Chinese companies such as Beijing-based online search giant Baidu, which has hired some high-profile AI experts from the US, see an unprecedented opportunity to hire more talent from Silicon Valley in the wake of US President Donald Trump’s restrictive immigration policy.
Two of Baidu’s top hires in AI include Google Brain founder Andrew Ng – who quit in March after three years – and Lu Qi from Microsoft.
“About one fourth of US high-tech firms are founded by immigrants [and they are] upset by Trump’s policies,” Liu Qingfeng, chairman of Shenzhen-listed voice intelligence specialist iFlyTek, said in March. “It’s the perfect time for China to offer an olive branch to attract global talent on AI.”
Baidu is setting up a second research and development facility in Silicon Valley, adding 150 employees.

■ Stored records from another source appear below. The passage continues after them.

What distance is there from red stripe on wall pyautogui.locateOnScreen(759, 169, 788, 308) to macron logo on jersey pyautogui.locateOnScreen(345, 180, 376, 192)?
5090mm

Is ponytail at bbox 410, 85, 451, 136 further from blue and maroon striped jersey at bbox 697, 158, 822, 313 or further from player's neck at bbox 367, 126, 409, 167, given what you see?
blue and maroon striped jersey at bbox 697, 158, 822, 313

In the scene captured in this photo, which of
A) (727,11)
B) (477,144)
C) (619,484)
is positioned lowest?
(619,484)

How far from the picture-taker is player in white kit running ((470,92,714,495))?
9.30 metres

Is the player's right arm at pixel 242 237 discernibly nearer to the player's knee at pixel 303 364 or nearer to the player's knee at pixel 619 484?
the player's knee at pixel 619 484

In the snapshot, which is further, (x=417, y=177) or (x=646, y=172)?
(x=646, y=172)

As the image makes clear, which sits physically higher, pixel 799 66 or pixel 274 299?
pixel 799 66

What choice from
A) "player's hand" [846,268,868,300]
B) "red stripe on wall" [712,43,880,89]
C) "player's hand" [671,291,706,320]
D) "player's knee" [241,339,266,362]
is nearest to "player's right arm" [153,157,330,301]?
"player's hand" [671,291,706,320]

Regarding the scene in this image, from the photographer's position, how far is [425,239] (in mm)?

The company, which is competing with Alphabet in producing driverless cars, kicked off its first overseas campus recruitment campaign on Tuesday, visiting top US research universities such as Carnegie Mellon, Berkeley and Stanford to boost its AI talent pool.
China must woo top tech talent turned off by Trump, says Baidu chief
Chinese ride-hailing giant Didi Chuxing, rival to Uber, in March set up its own Silicon Valley-based research institute, in Apple’s home town of Cupertino, as part of an effort to recruit specialists in AI and other fields that apply to intelligent driving technologies.
“Apart from top-tier Chinese tech firms, start-ups in China have also shown interest in hiring chief scientists to lead their AI progress as they are afraid of being left behind,” said Wendy Mu, managing partner of ManPower Group China, a human resources consulting firm providing headhunting services.
However, Ren said it’s not going to be an easy win for Chinese companies when they have to compete with deep-pocketed US tech giants.
“Listed western firms with huge market valuations are writing fatter and fatter cheques to lure talent and their employee stock option schemes can hardly be beaten by Chinese firms,” he said, adding that a newly graduated PhD in AI and related disciplines working in Silicon Valley can earn up to US$1 million a year, including options.